Offenders who are seeking care but who have complex social and psychological problems, high rates of drug and alcohol misuse, low compliance with treatment, and ambivalence towards figures of authority may not view primary health care as the solution to their needs.2
Distress and dysfunction caused by childhood experiences of abuse, neglect, and deprivation are unlikely to be rectified by a single brief consultation or a course of antidepressants, which may be all that is available in a busy inner city practice.
Seeking help in itself is not necessarily beneficial to the individual. One study of rape victims who had contact with health professionals found that about one third rated their contact with the medical system as “hurtful,” mostly because of encountering negative, disbelieving, or judgmental attitudes.11
Similarly, several offenders in the Howerton study reported that previous negative or unhelpful contact with doctors had made them more reluctant to seek help again.2
The relationship between a doctor and his or her patient should ideally be one of a cooperative partnership, with shared decision making in which the patient is encouraged to take the lead.12
In mental health care, the therapeutic alliance between health professional and patient contributes to therapeutic outcome, regardless of the type of treatment.13
However, the establishment of a therapeutic alliance may be particularly difficult with offenders, whose only experience with figures of authority has been in the context of abuse or coercion. The requirements for doctors to communicate concerns about risk to multiagency public protection panels (MAPPPs),14
and the proposed introduction of compulsory treatment in the community may further undermine the willingness of offenders to seek help from general practitioners.
The study by Howerton and colleagues2
reported that offenders wanted their general practitioner to listen to them, treat them with respect, provide appropriate information, and to treat them with compassion. Negative, judgmental, or rushed responses do little to enhance trust or encourage disclosure of painful experiences. In addition, the evidence emerging from research on victim support is that all community services are most effective when they are coordinated and communicate with one another.15
Services that don't liaise effectively are unlikely to help victims or ex-offenders.

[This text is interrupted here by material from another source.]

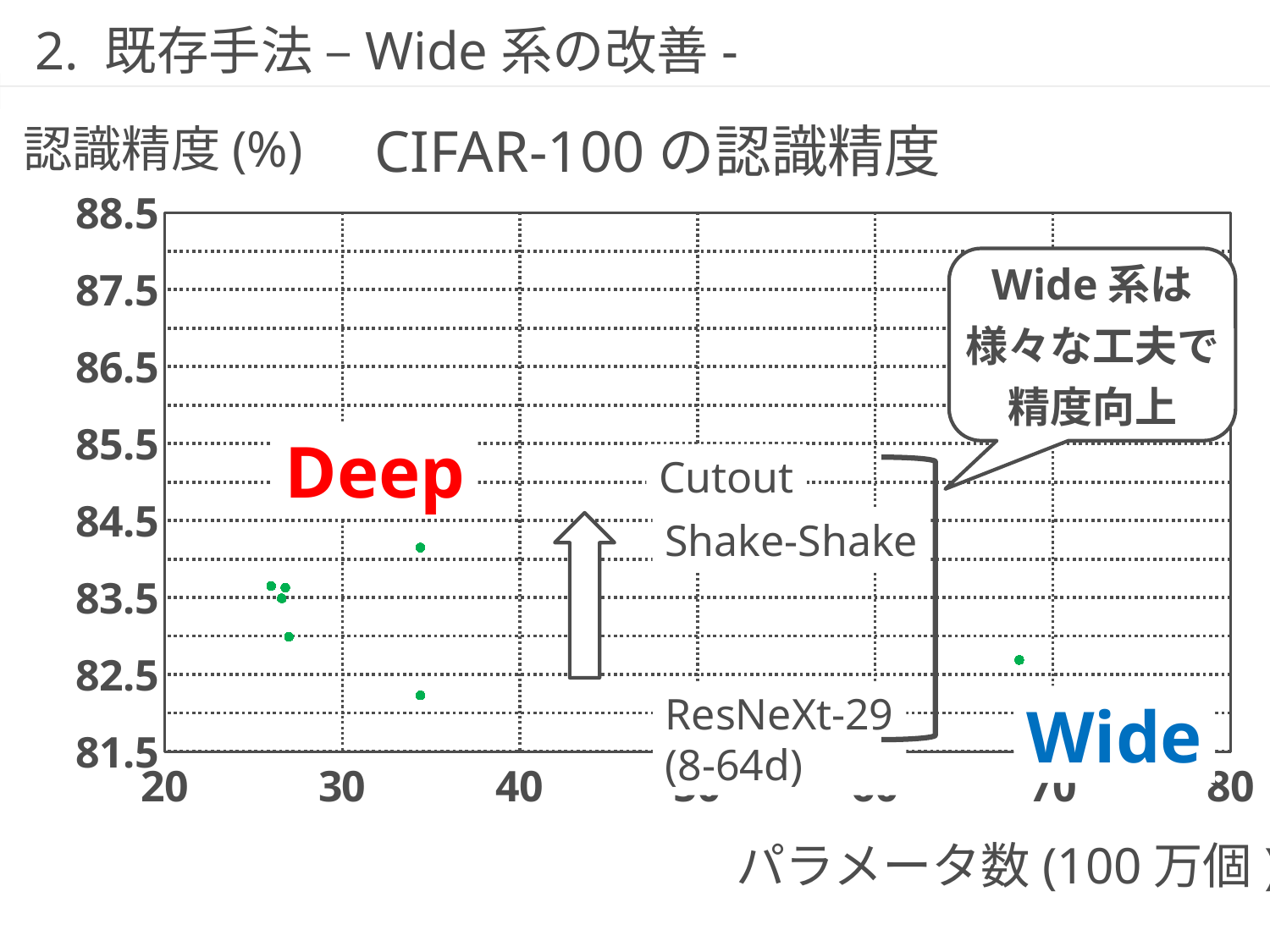
What kind of chart is shown on the slide? scatter chart Which is larger: the value of the point near 68 on the x axis or the value of the highest point near 35 on the x axis? the point near 35 on the x axis Is the value of the highest plotted point greater or less than 83.5? greater Which is larger: the value of the point near 68 on the x axis or the value of the lowest point near 35 on the x axis? the point near 68 on the x axis What is the title of the chart? CIFAR-100 の認識精度 Is the value of the lowest plotted point greater or less than 82.5? less Is the value of the point plotted near 68 on the x axis (the Wide point) greater or less than 82.5? greater What is the highest value shown on the y axis of the chart? 88.5 What is the lowest value shown on the x axis of the chart? 20 What is the label of the y axis of the chart? 認識精度 (%)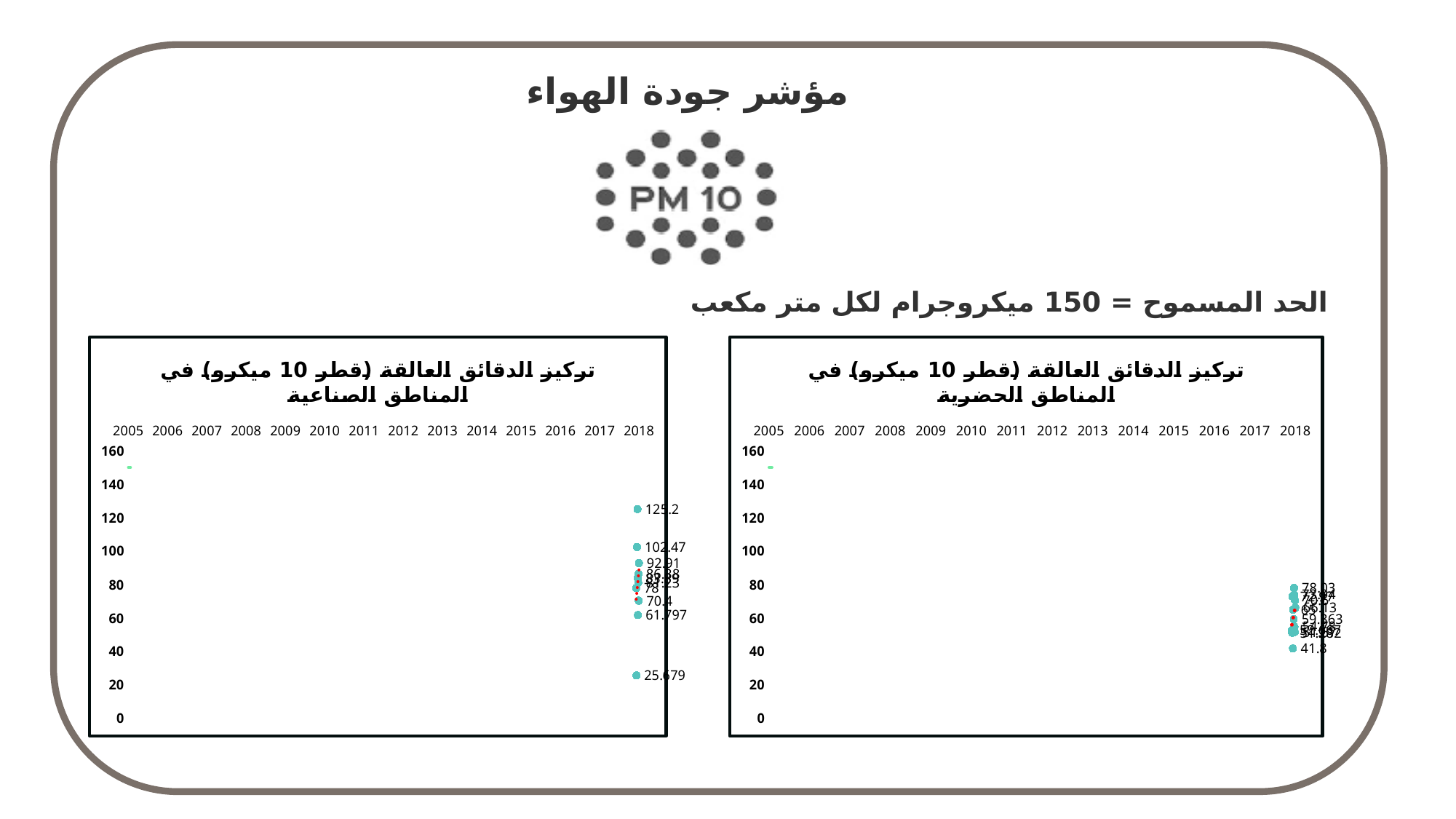
What kind of chart is the right chart (urban areas)? scatter (dot) chart On the right chart (urban areas), what is the lowest labelled value? 41.8 On the left chart (industrial areas), what is the highest labelled value? 125.2 On the left chart (industrial areas), what is the difference between the highest labelled value (125.2) and the lowest labelled value (25.679)? 99.521 Which chart has the larger maximum labelled value, the left chart (industrial areas) or the right chart (urban areas)? the left chart (industrial areas) What is the maximum value shown on the y axis of the left chart (industrial areas)? 160 On the right chart (urban areas), what is the difference between the highest labelled value (78.03) and the lowest labelled value (41.3)? 36.23 How many years are listed along the x axis of the left chart (industrial areas)? 14 On the left chart (industrial areas), what is the lowest labelled value? 25.679 On the right chart (urban areas), what is the highest labelled value? 78.03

The more complex the person's psychological and social problems, the more necessary a multiagency approach becomes.
Medical intervention can help only when combined with housing support, education, access to work, and specialist input from probation services and the voluntary sector. Educational and vocational strategies aimed at enhancing social inclusion may be more effective than medical interventions in reducing feelings of shame and stigma. Such strategies can enhance the psychological health of offenders and should be considered if offenders cannot be encouraged to seek help from their general practitioners.